The question becomes: what should USA Hockey do about it? A large amount of USA Hockey’s development funding comes from the NHL, to the tune of the league donating $9.2 million to the USA Hockey Foundation last year, much of which was earmarked to fund things like the NTDP. It makes sense, as the NHL has a financial incentive to use the pre-existing infrastructure of USA Hockey to encourage the development of American hockey players. The NTDP has also helped both develop and diversify American men’s hockey, and it deserves credit for that.
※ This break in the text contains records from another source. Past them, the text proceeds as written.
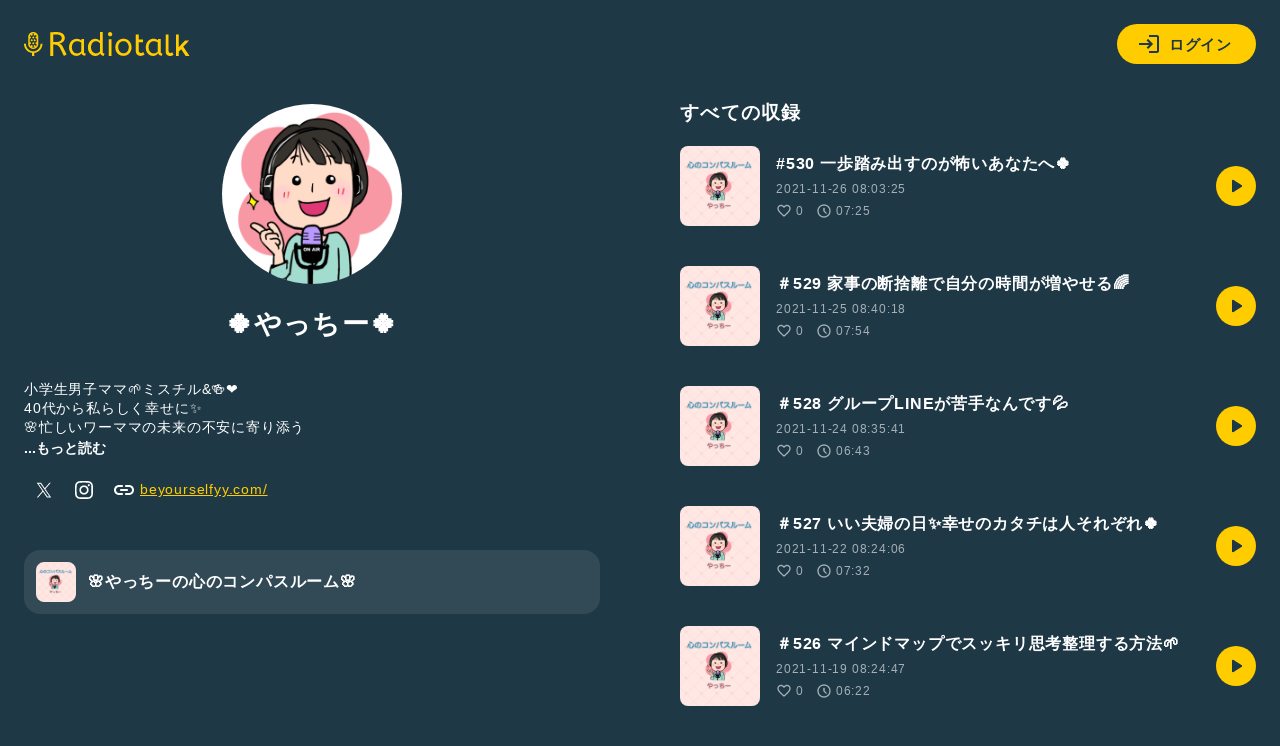

--- FILE ---
content_type: text/css
request_url: https://radiotalk.jp/css/profile.css?id=8a868b425b73fa835bf19860ef62d9ab
body_size: 247
content:
.contents{width:100%}.contents-right{margin-top:40px}h1{line-height:1.2;margin:24px 0 12px;text-align:center}h4{margin-bottom:24px}.detail{margin:40px 0}.detail #profile-description.hidden{max-height:3.696rem;overflow:hidden;text-overflow:ellipsis}.detail #more-profile-description{cursor:pointer;display:none;font-size:.88rem}.detail .sns-link{align-items:center;display:flex;justify-content:flex-start;margin-top:12px}.detail .sns-link a{padding:8px}.detail .sns-link a.url{color:#fc0;overflow:hidden;text-decoration:underline;text-overflow:ellipsis;white-space:nowrap}.detail .sns-link a.url svg{margin-right:4px}.box-link .name-channel{align-items:center;color:#fff;display:flex;font-weight:700;justify-content:flex-start;margin-left:12px;text-align:left}@media screen and (min-width:720px){.contents{display:flex;justify-content:space-between}.contents-left{height:-moz-fit-content;height:fit-content;margin-right:40px;position:sticky;top:40px}.contents-left,.contents-right{flex:1;flex-shrink:0;min-width:0}.contents-right{margin-left:40px;margin-top:0}.description.scroll{max-height:280px;overflow-y:scroll}}


--- FILE ---
content_type: application/javascript
request_url: https://radiotalk.jp/js/talks.js?id=6370c86cca1d3b26378cfeb44a680ed6
body_size: -40
content:
radiotalkApp=new Vue({el:"#talks",data:{talks:[],page:1,uri:null,canRequestMore:!0,loading:!1},methods:{onClickMore:function(){this.canRequestMore&&(50<this.page?radiotalkApp.canRequestMore=!1:(this.loading=!0,this.page++,axios.get(this.uri+"?_p="+this.page).then((function(a){radiotalkApp.loading=!1;var t=a.data;radiotalkApp.talks=radiotalkApp.talks.concat(t),t.length<20&&(radiotalkApp.canRequestMore=!1)})).catch((function(a){radiotalkApp.loading=!1,console.log(a)}))))}}});

--- FILE ---
content_type: application/javascript
request_url: https://radiotalk.jp/js/profile.js?id=d995bb51dea1206fb0c32b28b1f37cb8
body_size: 46
content:
new Vue({el:"#profile",data:{maxProfileDescriptionLines:3},created:function(){this.$nextTick((function(){this.updateProfileDescriptionHeight()}))},methods:{updateProfileDescriptionHeight:function(){var e=document.getElementById("profile-description"),i=document.getElementById("more-profile-description");if(null!==e&&null!==i){var t=window.getComputedStyle(e),n=t.height.replace("px"," "),o=t.lineHeight.replace("px","")*this.maxProfileDescriptionLines;null!=i&&n>o&&(e.classList.add("hidden"),i.style.display="block")}},onClickMoreProfileDescription:function(e){e.target.remove(),document.getElementById("profile-description").classList.remove("hidden"),document.getElementById("description-wrapper").classList.add("scroll")}}});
What makes less sense is that USA Hockey does not, currently, have a line item in their budget for girls’ development. Hiding behind the NHL’s funding of the NTDP isn’t an excuse—an organization dedicated to equitable development of both genders should be organizing, and soliciting funding, for similar programs for girls. No one is expecting them to come up with a female National Team Development Program out of whole cloth before the World Championships start, but to repeat, girls’ development is so low-priority it doesn’t even have a designated line in their budget. Efforts to give their teenage girl members (who, it must be noted, pay membership dues just like the boys) more than a couple weeks of camp every summer isn’t just the right thing to do morally, it’s the right thing to do from a growth perspective.

USA Hockey is a nonprofit organization that exists to further the development of hockey in America. Hockey and men’s hockey are not the same thing. Last year, USA Hockey registration for girls under six grew by 13.32%, an indication that grassroots programs—which are often coed—are attracting more little girls. The interest is there, and thanks to national team success and leagues like the NCAA, CWHL, and NWHL, it’s increasing. If women’s hockey in the US is growing without significant contribution from their national organizing body, imagine what it could do with it.

In ten years, some of those 83 little girls under six registered with USA Hockey in Arizona at the grassroots level are going to be teenage hockey players. Some of them will be looking around and wanting to take the next step, wanting to push themselves to be better, and wanting the opportunity to do it. There isn’t a gender-flipped Auston Matthews out there, but somewhere in the Southwest, or California, or Florida, there is a little girl with the raw talent to turn into an American hockey superstar.

USA Hockey should want us to know her name.